Leave the pictures aside and write out exactly every line from the one containing "As captured in" through the last line.

━━━━━━━━━━

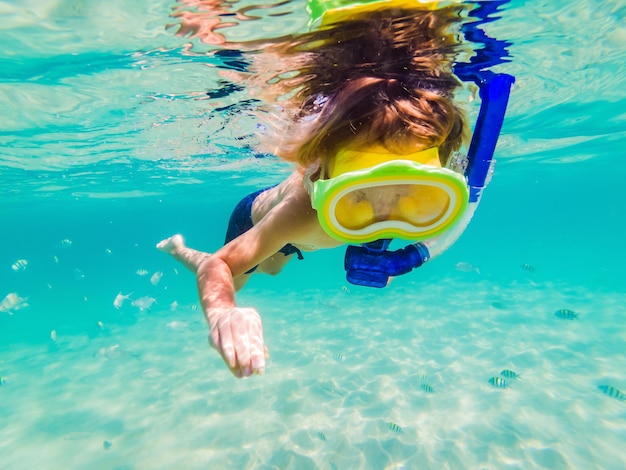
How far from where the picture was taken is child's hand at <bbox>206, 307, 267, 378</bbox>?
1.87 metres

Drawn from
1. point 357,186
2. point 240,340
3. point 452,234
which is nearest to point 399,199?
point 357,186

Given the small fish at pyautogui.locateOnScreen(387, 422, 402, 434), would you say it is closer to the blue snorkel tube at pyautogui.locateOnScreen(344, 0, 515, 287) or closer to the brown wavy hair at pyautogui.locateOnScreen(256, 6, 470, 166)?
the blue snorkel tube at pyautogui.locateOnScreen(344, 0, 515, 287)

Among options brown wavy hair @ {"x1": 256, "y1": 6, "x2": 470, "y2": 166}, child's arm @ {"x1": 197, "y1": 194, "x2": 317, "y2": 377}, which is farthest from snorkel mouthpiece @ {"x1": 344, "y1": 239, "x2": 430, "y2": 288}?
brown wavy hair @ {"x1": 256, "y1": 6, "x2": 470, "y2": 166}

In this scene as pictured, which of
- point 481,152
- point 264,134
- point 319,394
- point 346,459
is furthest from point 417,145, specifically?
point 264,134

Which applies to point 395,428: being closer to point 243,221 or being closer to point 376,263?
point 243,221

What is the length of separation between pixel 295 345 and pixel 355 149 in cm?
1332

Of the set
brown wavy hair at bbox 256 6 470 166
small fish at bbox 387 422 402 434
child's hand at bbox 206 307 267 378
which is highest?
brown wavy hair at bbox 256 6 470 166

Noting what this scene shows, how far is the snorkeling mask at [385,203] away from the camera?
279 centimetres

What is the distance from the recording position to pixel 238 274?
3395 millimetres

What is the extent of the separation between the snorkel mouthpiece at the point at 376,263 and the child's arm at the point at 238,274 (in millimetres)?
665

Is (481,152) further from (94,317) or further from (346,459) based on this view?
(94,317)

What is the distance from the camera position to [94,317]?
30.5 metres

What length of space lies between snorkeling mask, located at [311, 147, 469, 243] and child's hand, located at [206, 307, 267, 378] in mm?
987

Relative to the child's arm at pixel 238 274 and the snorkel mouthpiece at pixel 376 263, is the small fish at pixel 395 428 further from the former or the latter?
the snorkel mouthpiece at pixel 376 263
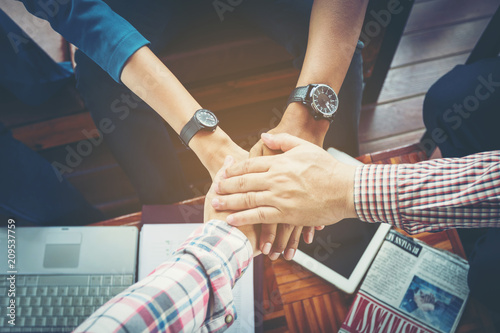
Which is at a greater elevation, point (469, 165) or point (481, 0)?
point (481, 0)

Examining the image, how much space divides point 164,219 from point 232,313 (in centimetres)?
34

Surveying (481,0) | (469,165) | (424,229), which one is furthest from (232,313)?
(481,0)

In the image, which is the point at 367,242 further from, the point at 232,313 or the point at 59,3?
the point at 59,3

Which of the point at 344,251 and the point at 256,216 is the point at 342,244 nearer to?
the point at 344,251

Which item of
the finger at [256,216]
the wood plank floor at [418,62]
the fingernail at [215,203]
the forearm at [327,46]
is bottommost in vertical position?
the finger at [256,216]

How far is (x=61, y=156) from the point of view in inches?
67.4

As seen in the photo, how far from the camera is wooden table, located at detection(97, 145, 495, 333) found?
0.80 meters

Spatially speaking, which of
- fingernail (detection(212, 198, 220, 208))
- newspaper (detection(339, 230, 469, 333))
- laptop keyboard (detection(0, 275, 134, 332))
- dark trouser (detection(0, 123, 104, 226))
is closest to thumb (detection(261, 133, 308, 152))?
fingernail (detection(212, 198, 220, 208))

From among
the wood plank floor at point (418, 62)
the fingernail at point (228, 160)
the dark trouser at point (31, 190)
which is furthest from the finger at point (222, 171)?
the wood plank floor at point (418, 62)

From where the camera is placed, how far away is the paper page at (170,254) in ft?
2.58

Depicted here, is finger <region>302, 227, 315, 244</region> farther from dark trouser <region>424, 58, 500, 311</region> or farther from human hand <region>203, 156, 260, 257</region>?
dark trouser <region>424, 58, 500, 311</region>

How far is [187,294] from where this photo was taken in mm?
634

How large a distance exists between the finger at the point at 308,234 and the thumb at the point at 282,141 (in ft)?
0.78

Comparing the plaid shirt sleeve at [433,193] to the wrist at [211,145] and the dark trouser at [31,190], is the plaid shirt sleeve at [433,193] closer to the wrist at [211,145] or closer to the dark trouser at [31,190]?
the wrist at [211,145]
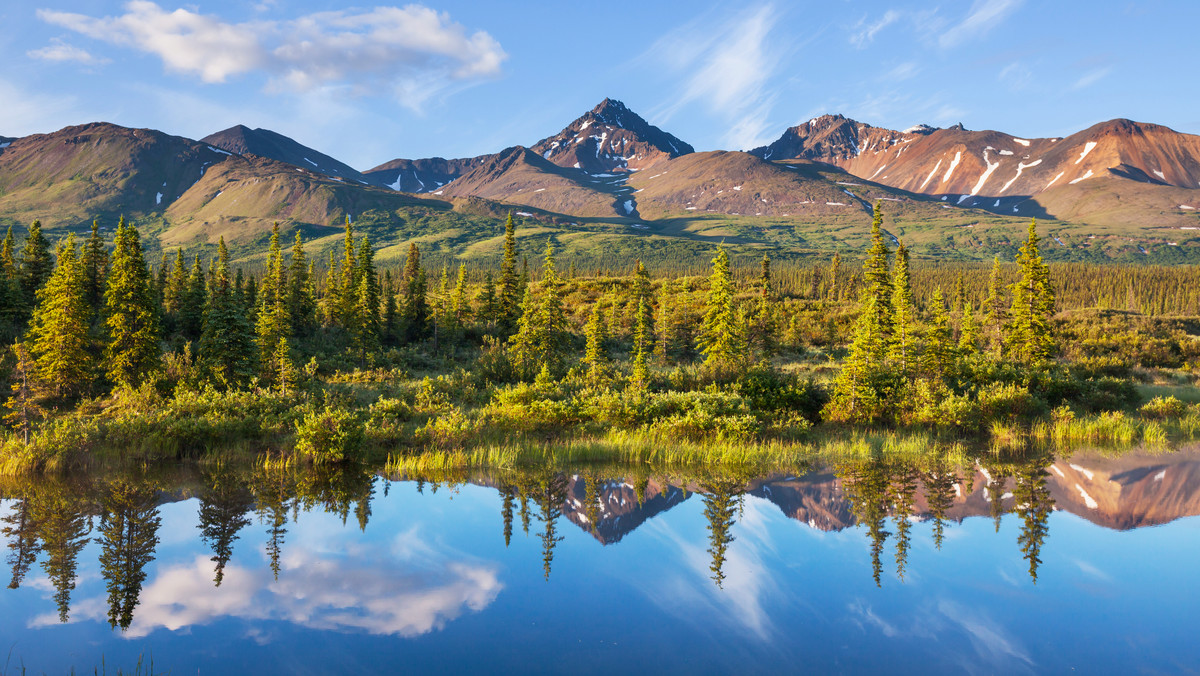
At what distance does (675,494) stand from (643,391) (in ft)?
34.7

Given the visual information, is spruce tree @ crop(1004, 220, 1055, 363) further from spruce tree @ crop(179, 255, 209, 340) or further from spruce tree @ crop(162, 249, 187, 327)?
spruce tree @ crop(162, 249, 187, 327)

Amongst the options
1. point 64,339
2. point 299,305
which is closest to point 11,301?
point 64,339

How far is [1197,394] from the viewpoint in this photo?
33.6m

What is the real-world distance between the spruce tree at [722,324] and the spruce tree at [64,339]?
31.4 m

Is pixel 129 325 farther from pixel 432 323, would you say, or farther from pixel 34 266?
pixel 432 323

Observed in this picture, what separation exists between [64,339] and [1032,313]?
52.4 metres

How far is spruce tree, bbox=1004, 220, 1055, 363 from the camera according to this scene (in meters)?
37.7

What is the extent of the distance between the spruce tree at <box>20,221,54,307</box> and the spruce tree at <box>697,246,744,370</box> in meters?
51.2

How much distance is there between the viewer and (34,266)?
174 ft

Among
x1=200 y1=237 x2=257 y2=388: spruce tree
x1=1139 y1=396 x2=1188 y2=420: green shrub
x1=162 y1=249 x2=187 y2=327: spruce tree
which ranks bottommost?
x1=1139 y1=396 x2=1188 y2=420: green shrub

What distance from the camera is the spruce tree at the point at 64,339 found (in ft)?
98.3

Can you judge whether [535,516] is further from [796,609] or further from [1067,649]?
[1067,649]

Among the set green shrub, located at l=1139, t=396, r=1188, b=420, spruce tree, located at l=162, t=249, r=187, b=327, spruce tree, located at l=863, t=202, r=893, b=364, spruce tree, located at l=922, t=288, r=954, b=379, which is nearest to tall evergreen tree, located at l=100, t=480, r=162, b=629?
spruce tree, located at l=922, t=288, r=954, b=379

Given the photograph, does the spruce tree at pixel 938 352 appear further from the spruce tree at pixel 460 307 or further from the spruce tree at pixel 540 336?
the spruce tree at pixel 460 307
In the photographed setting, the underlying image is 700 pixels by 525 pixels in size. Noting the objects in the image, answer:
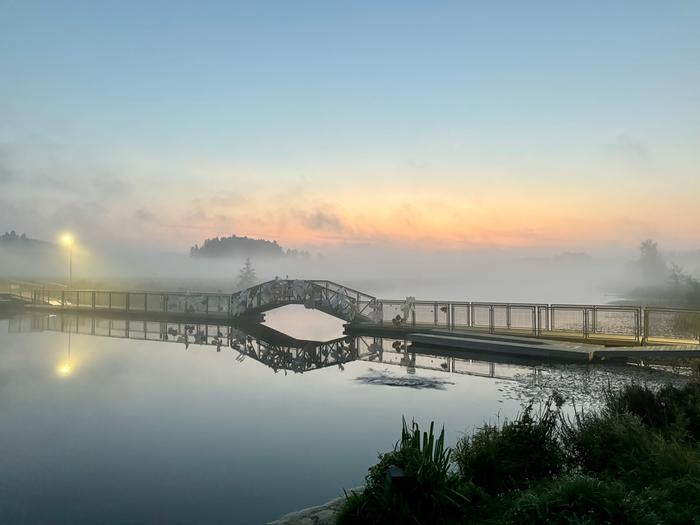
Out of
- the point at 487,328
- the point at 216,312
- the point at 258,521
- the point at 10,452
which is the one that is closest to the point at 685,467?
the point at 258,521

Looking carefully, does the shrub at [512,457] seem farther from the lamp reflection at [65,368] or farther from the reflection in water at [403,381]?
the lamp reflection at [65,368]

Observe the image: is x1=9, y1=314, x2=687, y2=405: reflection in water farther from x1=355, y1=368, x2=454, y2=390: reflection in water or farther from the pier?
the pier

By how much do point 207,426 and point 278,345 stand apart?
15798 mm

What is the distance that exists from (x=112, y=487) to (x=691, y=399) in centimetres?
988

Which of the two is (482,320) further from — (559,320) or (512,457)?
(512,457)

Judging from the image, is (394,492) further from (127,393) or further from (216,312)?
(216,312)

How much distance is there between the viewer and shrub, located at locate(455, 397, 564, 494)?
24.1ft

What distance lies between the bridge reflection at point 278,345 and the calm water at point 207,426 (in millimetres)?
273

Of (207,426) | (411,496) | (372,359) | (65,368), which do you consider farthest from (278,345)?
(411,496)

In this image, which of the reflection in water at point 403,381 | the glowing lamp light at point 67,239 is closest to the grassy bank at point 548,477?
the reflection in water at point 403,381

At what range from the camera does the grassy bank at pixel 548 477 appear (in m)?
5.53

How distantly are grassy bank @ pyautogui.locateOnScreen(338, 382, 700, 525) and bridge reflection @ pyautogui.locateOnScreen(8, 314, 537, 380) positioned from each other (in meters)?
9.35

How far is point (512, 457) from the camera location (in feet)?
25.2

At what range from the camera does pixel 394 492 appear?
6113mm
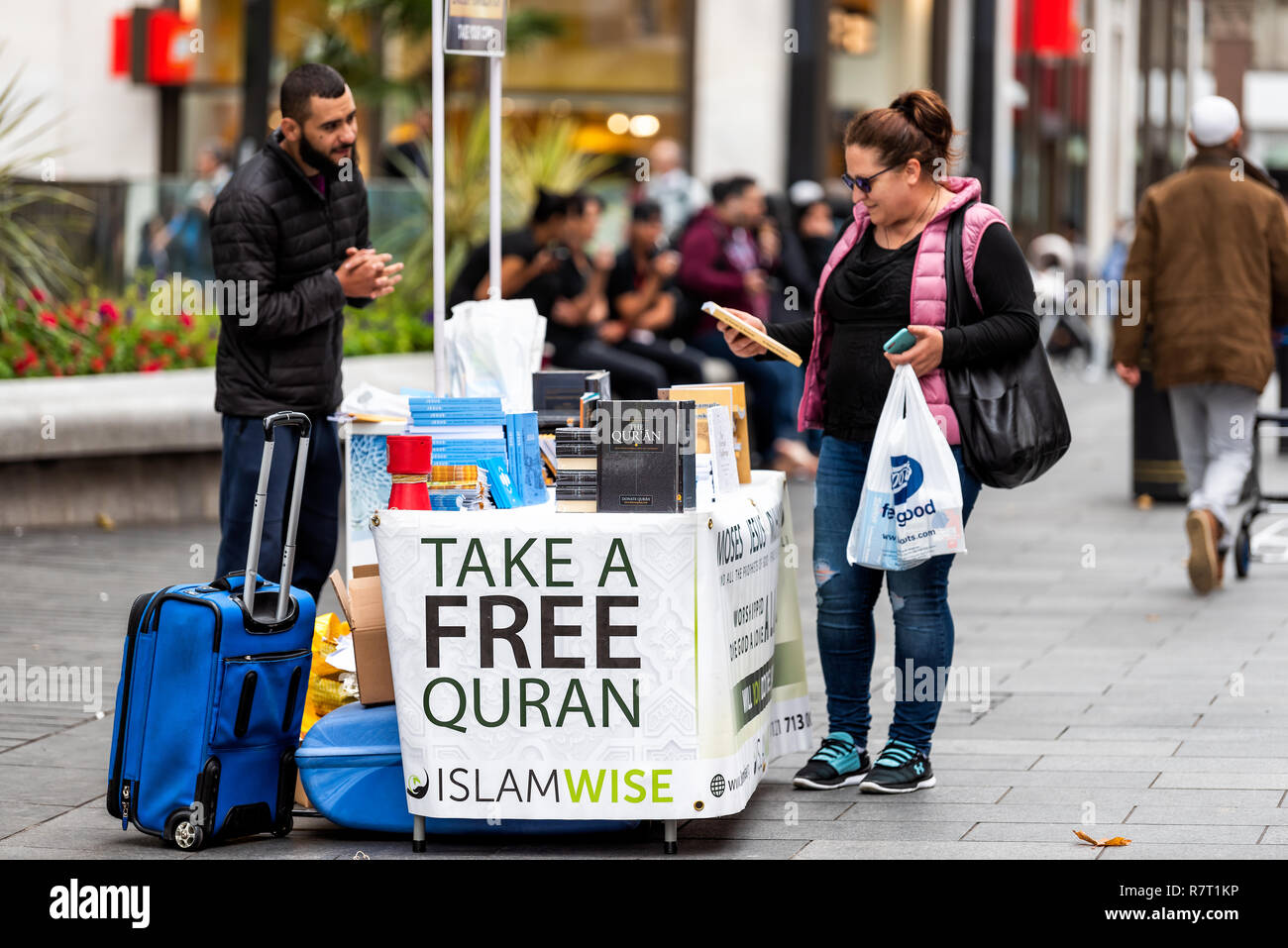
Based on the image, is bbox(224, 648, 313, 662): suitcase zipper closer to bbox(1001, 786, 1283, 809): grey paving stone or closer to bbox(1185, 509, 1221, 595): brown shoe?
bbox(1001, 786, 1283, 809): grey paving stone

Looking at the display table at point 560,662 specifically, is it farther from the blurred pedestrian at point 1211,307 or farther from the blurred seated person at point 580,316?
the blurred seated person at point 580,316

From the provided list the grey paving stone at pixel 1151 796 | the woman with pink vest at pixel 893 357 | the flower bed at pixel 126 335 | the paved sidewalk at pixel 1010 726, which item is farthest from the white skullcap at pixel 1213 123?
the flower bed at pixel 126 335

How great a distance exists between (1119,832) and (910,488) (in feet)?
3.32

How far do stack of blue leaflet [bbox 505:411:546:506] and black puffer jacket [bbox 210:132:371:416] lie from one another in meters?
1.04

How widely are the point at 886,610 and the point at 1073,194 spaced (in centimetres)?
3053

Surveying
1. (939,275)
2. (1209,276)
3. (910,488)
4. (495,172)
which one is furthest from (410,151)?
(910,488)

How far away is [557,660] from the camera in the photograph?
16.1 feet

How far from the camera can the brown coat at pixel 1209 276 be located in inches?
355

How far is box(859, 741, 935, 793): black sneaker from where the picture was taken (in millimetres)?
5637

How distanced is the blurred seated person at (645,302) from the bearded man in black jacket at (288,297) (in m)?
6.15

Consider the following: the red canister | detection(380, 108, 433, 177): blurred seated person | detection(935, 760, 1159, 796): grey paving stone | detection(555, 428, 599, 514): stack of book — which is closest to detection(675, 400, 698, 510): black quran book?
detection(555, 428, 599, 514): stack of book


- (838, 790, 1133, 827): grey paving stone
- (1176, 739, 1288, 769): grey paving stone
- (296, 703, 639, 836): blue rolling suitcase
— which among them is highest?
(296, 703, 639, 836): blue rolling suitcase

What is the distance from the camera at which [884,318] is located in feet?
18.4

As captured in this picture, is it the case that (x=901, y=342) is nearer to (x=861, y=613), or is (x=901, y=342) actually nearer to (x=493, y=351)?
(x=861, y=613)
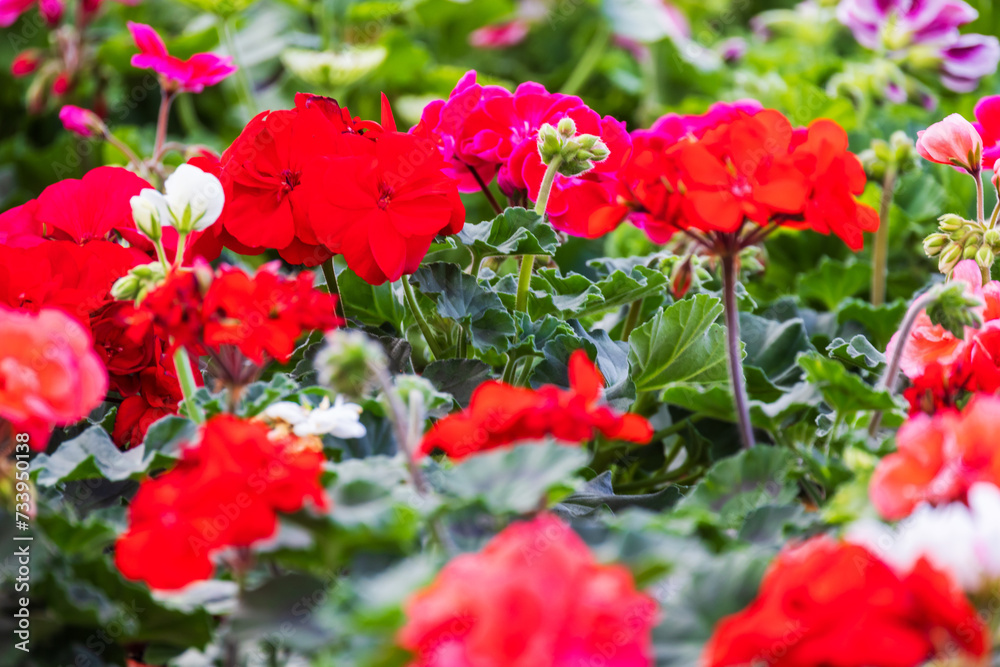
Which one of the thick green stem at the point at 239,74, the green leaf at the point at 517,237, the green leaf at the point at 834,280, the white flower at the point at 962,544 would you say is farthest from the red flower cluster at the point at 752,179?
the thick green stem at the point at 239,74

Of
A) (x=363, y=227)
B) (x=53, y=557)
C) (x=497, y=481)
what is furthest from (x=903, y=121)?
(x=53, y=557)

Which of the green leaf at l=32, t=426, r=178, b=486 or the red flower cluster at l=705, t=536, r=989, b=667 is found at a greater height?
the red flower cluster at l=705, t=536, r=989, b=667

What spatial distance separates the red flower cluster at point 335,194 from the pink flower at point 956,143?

━━━━━━━━━━

Reply to the task
As captured in this picture, is it the case that (x=901, y=342) is nearer to (x=861, y=613), or is (x=901, y=342) actually nearer to (x=493, y=351)?
(x=861, y=613)
Which one of the thick green stem at the point at 239,74, the green leaf at the point at 517,237, the green leaf at the point at 834,280, the white flower at the point at 962,544 would you say is farthest from the red flower cluster at the point at 752,179?
the thick green stem at the point at 239,74

Of
A) (x=363, y=227)
B) (x=53, y=557)
C) (x=497, y=481)
what is furthest from (x=903, y=121)?
(x=53, y=557)

Which of the green leaf at l=32, t=426, r=178, b=486 or the red flower cluster at l=705, t=536, r=989, b=667 is found at a greater height?
the red flower cluster at l=705, t=536, r=989, b=667

What spatial distance separates the red flower cluster at point 335,194 from the pink flower at point 956,143?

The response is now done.